Ravage Cérébral ouvre les portes de l'enfer et s'enfonce dans les bas-fonds les plus insalubres pour y rechercher des groupes récents de metal extrême tapis dans les profondeurs de l'underground.
Conflict Within - Horrible Death (Unholy Domain Records, 2025) :
Ce groupe italien basé à Rome fait du death metal old school qui rappelle beaucoup Terrorizer, Repulsion et surtout Autopsy, sa principale source d'inspiration, au point qu'il exécute une cover très réussie de Charred Remains. Les quatre autres morceaux sont du même acabit, brutaux, malsains, sans concession et profondément enracinés dans un death tel qu'on pouvait l'entendre au tout début des années 90. Avec le label milanais Unholy Domain Records qui lui a mis le grappin dessus, on peut vraisemblablement s'attendre à un avenir prometteur pour cette formation.
Damnation Realm - Damnation Realm (2025) :
On reste dans le death metal de la vieille école avec cette formation colombienne qui a décidé de ne pas y aller par quatre chemins sur cette première démo contenant quatre morceaux très typés Amérique du Sud, c'est-à-dire un death brut de décoffrage, sans fioriture, avec des influences venant du thrash et qui peut faire songer à un mélange entre Sarcofago, Vulcano, Sepultura et Celtic Frost mais, avec des vocaux très gutturaux offrant une ambiance particulièrement méphitique. Du death crasseux, dans le bon sens du terme, old school jusqu'à la moelle.

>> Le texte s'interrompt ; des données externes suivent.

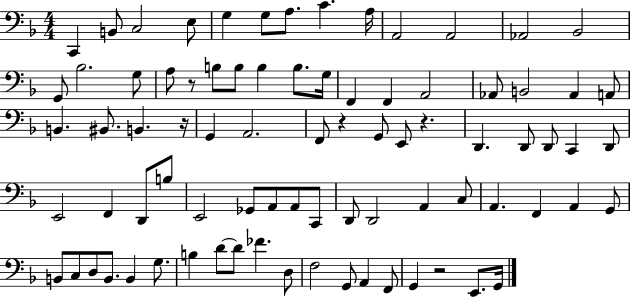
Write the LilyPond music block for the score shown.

{
  \clef bass
  \numericTimeSignature
  \time 4/4
  \key f \major
  c,4 b,8 c2 e8 | g4 g8 a8. c'4. a16 | a,2 a,2 | aes,2 bes,2 | \break g,8 bes2. g8 | a8 r8 b8 b8 b4 b8. g16 | f,4 f,4 a,2 | aes,8 b,2 aes,4 a,8 | \break b,4. bis,8. b,4. r16 | g,4 a,2. | f,8 r4 g,8 e,8 r4. | d,4. d,8 d,8 c,4 d,8 | \break e,2 f,4 d,8 b8 | e,2 ges,8 a,8 a,8 c,8 | d,8 d,2 a,4 c8 | a,4. f,4 a,4 g,8 | \break b,8 c8 d8 b,8. b,4 g8. | b4 d'8~~ d'8 fes'4. d8 | f2 g,8 a,4 f,8 | g,4 r2 e,8. g,16 | \break \bar "|."
}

In Obscurity Revealed - Demo MMXXIII (Alkolik Holocaust Records, 2023) :
Nous ne quittons pas les latins avec ce groupe mexicain qui est loin d'être un nouveau venu puisqu'il entre dans sa douzième année de carrière. Du genre discret en raison de son appartenance aux réseaux les plus souterrains du death metal underground, le groupe faisait paraître cette démo 4 titres cinq ans après un premier opus remarqué intitulé Glorious Impurity, sorti chez Till You Fukkin Bleed. Le death pratiqué sur la démo est absolument sans pitié, laissant un sentiment d'écrasement et d'oblitération totale, bien dans la tendance d'Amérique latine, même si ce groupe me fait songer parfois aux américains de Necrovore. Bref, vous entrez ici sur un terrain très obscur, pavé de mauvaises intentions, où le death viscéral et guttural a la main mise.
Tachus Inferis - Festering Corpse of Armageddon (2025) :
Ce groupe en provenance de Seattle a compris que le seul moyen de faire du blackened death metal de qualité était d'être impitoyable en creusant profondément dans la noirceur de l'âme humaine. Sur les quatre morceaux qui composent cette démo, le résultat est tout bonnement terrifiant. Livré à la façon des groupes de la vieille école de la période allant de la fin des années 80 au début des années 90, l'objet s'apparente à une descente aux enfers horrifique et suffocante qui pourrait bien perturber les auditeurs les plus aguerris. Du death de précision, noir comme la suie et élaboré de manière chirurgicale, dans une ambiance de fin du monde.
Sunfuneral - Atmospherion (2026) :
Projet solo d'un mystérieux artiste basé dans le Colorado qui n'y va pas de main morte, cette démo s'apparentant en réalité à un album d'une contenance de huit morceaux pour un total de près de cinquante minutes d'écoute. Si le contenant peut impressionner, le contenu l'est hélas beaucoup moins, Sunfuneral s'embarquant dans des compositions trop complexes au sein desquelles le chant (très rare puisque la démo est essentiellement instrumentale) se perd dans une compote très indigeste ressemblant à du blackened death metal abordé par son versant moderne. Une écoute m'a largement suffi.